DIRECTIONS:
The result should be the lines from the one holding "Woman Wearing Ao" to the final line of the records below, repeated exactly and with no pictures.

───── DATASET ENTRIES

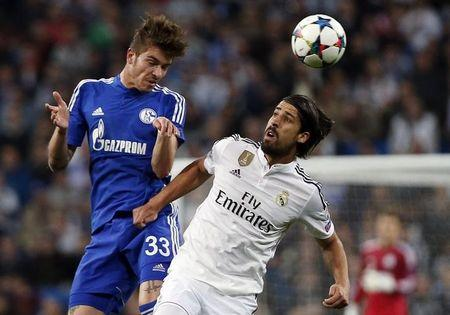 Real Madrid's Sami Khedira is challenged by Schalke 04's Roman Neustadter during their round of 16 second leg soccer match in Madrid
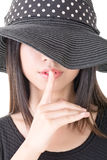Asian woman saying hush be quiet. Close-up portrait of asian woman saying hush be quiet. Half covered face by black hat. Isolated on the white background Stock Image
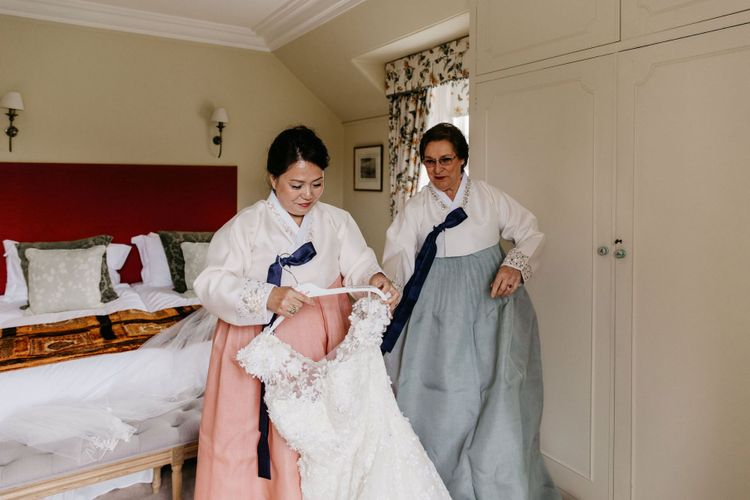 Mother of the bride and groom in tailor-made Hanboks - Korean wedding dress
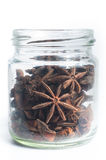 Star Anise in a jar. Isolated on a white background royalty free stock photo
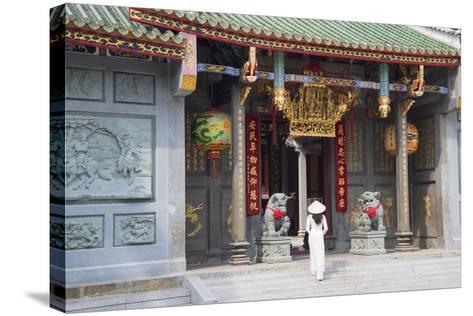 Woman Wearing Ao Dai Dress at Nghia an Hoi Quan Pagoda, Cholon, Ho Chi Minh City, Vietnam-Ian Trower-Stretched Canvas Print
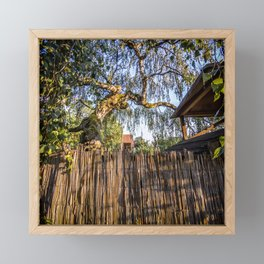 View to a fragile brown reed fence Framed Mini Art Print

──────────

RESULT OF THE EXERCISE:
 Woman Wearing Ao Dai Dress at Nghia an Hoi Quan Pagoda, Cholon, Ho Chi Minh City, Vietnam-Ian Trower-Stretched Canvas Print
 View to a fragile brown reed fence Framed Mini Art Print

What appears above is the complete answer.